Ireland's economy, formerly dubbed the "Celtic Tiger," is now toothless with bankruptcy looming, and Spain's once booming economy is struggling with 20 percent unemployment and deflation. As part of the euro, neither have the power to adjust the currency to deal with the crisis, he says.

This week, Otmar Issing, the chief architect of the euro warned that unless countries fell into line over fiscal policy, the currency would not survive.

"The crisis brought further evidence of a basic design flaw of monetary union, namely that we could not rely for its sound working on member countries to carry out appropriate economic policies," he wrote in an article quoted by the New York Times.

In response to debate over the future of the euro, earlier today, French Prime Minister Francois Fillon called the collapse of the European currency "unthinkable" and promised action to prevent it.

"The euro has been under attack. Europe's duty is to make sure the euro is sturdy, that there are no doubts about the euro and no speculation around the idea that one day the euro might disappear," he said in a speech in London. He added that the EU was read to do "everything, absolutely everything, to ensure the euro area's stability."

In the New York Times article, Nobel Prize-winner Krugman compares the economies of Ireland and Nevada. Both depend on exports, and both are part of currency unions, the euro and the dollar. Both saw incredible real estate booms before the crisis. Then the bubbles burst.

Unlike American states, however, European countries aren't backed by a single, shared set of government resources. Here's Krugman:

"...Retirees who moved to Nevada for the sunshine don't have to worry that the state's reduced tax take will endanger their Social Security checks or their Medicare coverage. In Ireland, by contrast, both pensions and health spending are on the cutting block.
Also, Nevada, unlike Ireland, doesn't have to worry about the cost of bank bailouts, not because the state has avoided large loan losses but because those losses, for the most part, aren't Nevada's problem. Thus Nevada accounts for a disproportionate share of the losses incurred by Fannie Mae and Freddie Mac, the government-sponsored mortgage companies -- losses that, like Social Security and Medicare payments, will be covered by Washington, not Carson City.

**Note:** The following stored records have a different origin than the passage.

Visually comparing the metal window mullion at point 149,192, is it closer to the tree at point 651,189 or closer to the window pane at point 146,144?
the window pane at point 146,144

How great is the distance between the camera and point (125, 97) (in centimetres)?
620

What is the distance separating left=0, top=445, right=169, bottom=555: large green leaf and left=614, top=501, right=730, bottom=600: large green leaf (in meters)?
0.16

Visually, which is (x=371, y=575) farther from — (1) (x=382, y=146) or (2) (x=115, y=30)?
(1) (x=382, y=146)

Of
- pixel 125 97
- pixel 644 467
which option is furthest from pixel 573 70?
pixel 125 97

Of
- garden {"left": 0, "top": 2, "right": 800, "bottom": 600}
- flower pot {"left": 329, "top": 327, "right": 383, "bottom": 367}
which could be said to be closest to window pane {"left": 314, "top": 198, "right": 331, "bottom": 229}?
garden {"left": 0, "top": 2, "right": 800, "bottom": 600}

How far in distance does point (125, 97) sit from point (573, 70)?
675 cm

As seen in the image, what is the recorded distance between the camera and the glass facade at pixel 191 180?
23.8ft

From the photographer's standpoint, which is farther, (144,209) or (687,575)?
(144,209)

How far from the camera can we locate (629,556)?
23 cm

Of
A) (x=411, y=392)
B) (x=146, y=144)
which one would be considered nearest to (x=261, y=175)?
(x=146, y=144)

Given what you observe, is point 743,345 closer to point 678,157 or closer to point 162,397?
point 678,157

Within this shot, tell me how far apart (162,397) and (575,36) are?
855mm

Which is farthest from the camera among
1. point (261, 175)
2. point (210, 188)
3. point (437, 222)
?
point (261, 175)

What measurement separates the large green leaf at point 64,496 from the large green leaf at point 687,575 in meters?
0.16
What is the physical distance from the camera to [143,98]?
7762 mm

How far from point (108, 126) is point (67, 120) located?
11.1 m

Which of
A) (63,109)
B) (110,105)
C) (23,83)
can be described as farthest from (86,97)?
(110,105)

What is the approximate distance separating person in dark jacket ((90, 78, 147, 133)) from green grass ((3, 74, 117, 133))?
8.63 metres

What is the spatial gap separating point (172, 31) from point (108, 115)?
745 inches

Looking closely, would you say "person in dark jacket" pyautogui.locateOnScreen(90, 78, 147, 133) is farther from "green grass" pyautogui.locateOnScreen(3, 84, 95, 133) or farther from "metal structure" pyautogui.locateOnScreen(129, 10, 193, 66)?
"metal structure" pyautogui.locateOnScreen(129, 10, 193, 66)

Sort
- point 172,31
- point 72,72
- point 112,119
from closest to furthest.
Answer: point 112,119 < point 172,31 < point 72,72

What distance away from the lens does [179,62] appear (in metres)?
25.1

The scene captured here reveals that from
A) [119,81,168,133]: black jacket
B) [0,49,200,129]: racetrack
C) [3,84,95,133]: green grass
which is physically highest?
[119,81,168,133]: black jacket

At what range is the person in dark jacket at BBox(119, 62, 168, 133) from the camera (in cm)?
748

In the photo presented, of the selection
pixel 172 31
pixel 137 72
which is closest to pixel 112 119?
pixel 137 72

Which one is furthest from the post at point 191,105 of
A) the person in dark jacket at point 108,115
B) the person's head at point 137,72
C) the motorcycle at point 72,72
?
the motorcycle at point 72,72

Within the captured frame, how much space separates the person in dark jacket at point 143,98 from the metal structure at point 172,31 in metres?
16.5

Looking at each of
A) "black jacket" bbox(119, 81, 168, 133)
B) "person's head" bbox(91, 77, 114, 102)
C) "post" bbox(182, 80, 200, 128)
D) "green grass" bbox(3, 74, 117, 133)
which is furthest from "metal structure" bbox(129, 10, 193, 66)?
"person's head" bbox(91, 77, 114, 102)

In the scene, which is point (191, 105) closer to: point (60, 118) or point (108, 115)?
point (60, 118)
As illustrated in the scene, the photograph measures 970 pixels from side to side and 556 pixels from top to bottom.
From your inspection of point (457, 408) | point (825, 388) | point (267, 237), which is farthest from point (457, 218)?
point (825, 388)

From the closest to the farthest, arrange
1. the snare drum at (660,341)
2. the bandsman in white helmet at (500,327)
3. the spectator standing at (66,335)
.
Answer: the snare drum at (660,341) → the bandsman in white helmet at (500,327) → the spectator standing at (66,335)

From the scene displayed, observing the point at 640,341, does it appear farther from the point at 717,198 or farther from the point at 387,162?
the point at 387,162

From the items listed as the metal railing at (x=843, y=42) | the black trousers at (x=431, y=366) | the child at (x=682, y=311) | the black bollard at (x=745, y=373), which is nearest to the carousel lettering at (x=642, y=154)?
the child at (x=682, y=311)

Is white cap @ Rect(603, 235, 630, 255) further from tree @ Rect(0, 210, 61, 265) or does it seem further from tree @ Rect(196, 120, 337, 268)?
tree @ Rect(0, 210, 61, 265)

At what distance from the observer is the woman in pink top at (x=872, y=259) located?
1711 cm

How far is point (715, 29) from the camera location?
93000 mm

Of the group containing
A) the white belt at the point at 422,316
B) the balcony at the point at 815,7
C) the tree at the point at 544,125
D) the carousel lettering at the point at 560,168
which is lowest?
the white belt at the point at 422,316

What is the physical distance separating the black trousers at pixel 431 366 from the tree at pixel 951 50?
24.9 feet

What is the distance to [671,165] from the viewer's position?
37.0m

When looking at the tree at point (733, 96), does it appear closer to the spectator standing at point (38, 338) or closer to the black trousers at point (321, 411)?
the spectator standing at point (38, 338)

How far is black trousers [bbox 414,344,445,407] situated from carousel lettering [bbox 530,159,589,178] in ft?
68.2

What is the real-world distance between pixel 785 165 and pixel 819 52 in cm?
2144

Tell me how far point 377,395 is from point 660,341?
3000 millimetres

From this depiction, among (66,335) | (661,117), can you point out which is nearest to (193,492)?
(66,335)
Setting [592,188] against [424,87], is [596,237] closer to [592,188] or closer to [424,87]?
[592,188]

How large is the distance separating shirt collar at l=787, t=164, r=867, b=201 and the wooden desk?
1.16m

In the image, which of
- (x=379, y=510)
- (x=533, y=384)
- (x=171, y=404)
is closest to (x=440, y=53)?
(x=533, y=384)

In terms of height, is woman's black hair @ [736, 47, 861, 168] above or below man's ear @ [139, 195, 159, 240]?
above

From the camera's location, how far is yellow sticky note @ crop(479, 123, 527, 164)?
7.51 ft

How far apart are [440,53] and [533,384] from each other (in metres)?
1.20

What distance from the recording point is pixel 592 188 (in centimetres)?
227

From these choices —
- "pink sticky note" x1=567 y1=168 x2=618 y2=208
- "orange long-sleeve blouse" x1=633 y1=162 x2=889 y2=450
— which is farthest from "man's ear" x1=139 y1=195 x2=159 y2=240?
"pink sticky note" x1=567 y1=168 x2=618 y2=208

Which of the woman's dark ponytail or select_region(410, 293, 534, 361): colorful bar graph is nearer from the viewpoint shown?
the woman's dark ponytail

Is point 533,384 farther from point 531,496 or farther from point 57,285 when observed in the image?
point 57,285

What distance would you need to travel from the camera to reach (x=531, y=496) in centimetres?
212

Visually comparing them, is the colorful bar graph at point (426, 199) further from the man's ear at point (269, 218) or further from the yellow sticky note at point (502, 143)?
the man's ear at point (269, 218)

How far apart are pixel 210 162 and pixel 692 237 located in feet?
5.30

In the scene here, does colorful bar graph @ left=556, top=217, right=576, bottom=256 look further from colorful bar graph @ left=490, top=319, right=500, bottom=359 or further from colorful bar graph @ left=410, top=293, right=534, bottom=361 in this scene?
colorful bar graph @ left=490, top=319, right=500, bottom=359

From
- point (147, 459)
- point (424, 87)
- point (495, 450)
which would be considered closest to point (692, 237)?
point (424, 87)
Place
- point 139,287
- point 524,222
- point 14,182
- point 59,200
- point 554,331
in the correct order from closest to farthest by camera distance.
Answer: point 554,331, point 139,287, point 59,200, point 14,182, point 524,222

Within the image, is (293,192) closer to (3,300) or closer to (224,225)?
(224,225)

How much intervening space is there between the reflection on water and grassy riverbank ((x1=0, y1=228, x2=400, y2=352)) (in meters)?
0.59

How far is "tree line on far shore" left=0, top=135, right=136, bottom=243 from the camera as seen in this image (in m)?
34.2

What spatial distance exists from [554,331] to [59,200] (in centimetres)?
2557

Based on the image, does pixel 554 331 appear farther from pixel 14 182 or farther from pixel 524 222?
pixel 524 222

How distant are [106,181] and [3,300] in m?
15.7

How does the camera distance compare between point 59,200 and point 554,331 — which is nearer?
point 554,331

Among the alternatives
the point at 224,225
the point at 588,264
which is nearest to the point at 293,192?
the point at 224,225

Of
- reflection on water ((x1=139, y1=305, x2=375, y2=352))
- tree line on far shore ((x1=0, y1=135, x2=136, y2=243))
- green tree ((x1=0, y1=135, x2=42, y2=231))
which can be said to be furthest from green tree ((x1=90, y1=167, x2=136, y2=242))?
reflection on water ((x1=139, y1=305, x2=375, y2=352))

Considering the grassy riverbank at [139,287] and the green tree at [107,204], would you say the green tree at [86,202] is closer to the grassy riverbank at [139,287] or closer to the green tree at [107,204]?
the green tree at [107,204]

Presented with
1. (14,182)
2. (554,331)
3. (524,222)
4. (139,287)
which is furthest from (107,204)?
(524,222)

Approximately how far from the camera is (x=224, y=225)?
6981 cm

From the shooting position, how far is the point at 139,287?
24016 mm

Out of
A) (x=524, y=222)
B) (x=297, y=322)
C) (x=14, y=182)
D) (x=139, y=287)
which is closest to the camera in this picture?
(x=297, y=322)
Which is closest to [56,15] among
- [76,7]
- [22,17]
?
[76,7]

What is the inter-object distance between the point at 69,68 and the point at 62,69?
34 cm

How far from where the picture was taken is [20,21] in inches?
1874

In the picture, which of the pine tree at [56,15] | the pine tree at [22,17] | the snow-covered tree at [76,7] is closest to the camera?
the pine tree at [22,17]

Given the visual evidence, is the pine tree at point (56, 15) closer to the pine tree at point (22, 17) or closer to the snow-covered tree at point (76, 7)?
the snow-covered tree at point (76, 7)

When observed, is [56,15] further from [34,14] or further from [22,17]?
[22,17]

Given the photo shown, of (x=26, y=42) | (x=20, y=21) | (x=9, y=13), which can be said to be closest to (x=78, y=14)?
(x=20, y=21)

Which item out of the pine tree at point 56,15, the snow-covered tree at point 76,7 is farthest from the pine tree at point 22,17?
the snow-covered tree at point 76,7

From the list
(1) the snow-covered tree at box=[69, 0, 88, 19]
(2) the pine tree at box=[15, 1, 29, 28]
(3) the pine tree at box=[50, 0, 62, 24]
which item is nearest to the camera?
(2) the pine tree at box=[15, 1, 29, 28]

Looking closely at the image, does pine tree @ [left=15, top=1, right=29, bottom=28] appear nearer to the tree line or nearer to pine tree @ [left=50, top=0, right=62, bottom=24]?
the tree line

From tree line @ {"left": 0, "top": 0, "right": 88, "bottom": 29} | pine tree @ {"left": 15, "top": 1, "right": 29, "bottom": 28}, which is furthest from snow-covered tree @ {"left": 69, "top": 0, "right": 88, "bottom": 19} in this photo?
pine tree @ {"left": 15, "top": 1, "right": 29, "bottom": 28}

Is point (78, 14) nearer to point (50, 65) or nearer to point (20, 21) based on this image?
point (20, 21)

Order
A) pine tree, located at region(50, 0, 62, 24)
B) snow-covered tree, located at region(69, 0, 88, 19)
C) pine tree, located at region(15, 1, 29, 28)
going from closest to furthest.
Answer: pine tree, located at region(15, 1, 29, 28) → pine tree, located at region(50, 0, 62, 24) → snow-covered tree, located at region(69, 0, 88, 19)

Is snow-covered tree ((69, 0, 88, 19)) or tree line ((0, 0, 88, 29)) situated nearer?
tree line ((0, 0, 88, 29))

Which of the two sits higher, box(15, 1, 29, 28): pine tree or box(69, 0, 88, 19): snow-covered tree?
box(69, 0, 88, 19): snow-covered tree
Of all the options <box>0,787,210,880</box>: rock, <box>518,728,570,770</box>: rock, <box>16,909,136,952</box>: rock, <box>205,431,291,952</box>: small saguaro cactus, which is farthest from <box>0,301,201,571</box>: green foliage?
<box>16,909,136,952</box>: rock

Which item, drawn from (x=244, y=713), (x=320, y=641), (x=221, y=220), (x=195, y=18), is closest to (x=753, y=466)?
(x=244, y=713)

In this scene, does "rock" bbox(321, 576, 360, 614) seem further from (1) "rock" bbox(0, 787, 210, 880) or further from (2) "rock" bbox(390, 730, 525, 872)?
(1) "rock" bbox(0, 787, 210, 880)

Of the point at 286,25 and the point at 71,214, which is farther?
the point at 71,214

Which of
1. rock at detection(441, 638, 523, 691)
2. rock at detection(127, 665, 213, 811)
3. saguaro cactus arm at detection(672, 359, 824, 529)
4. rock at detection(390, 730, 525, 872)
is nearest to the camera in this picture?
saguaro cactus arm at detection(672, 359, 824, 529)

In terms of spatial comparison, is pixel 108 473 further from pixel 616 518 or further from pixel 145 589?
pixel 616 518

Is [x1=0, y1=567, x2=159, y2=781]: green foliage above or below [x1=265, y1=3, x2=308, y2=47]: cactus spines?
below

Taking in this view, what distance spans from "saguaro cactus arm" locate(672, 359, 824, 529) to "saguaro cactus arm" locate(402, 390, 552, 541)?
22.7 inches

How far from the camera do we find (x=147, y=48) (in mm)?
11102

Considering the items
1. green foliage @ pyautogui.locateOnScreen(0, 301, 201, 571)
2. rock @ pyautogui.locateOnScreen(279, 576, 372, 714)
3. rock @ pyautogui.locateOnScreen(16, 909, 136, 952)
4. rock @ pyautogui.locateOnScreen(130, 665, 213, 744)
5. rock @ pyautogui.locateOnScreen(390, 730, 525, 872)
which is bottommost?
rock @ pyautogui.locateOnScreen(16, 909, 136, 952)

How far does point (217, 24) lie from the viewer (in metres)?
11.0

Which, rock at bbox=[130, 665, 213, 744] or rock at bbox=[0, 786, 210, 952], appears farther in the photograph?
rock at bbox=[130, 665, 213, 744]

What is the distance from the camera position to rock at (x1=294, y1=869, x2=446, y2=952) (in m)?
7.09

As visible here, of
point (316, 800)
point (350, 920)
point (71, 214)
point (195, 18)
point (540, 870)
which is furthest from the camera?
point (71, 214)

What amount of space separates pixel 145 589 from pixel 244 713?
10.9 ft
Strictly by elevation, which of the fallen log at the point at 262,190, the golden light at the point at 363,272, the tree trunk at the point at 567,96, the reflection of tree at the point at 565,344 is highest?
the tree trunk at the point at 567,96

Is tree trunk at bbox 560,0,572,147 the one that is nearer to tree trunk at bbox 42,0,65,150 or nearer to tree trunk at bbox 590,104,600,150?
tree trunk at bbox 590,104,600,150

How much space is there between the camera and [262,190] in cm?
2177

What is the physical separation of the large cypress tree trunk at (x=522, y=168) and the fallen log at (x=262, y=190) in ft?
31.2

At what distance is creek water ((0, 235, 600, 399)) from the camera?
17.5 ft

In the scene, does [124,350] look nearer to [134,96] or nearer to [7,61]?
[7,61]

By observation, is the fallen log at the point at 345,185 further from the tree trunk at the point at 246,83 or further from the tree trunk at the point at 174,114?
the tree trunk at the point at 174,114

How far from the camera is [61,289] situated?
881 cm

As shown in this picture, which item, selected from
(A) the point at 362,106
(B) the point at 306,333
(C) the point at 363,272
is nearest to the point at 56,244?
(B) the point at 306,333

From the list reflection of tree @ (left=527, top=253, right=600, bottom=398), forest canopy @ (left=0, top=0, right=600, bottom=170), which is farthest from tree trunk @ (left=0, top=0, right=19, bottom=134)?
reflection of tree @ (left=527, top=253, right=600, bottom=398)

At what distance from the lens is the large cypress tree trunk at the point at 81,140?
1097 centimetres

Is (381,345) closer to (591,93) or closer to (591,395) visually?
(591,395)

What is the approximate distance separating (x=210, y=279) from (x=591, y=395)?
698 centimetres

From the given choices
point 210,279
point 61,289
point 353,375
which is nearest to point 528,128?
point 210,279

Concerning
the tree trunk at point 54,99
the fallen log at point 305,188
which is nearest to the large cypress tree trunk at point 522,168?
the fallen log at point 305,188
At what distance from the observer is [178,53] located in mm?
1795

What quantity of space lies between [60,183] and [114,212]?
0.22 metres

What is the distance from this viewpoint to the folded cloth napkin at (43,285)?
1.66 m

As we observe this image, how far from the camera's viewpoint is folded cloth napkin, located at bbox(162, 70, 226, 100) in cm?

Charting the storied history of the European single currency, Krugman suggests its creators covered up these flaws. Here's more from Krugman:

"The architects of the euro, caught up in their project's sweep and romance, chose to ignore the mundane difficulties a shared currency would predictably encounter - to ignore warnings, which were issued right from the beginning, that Europe lacked the institutions needed to make a common currency workable. Instead, they engaged in magical thinking, acting as if the nobility of their mission transcended such concerns."

Examining recovery efforts in hard-hit Greece, Iceland and Portugal, Krugman argues that the path out of the crisis for Eurozone countries will be "an ugly process," leaving the region in depression for years.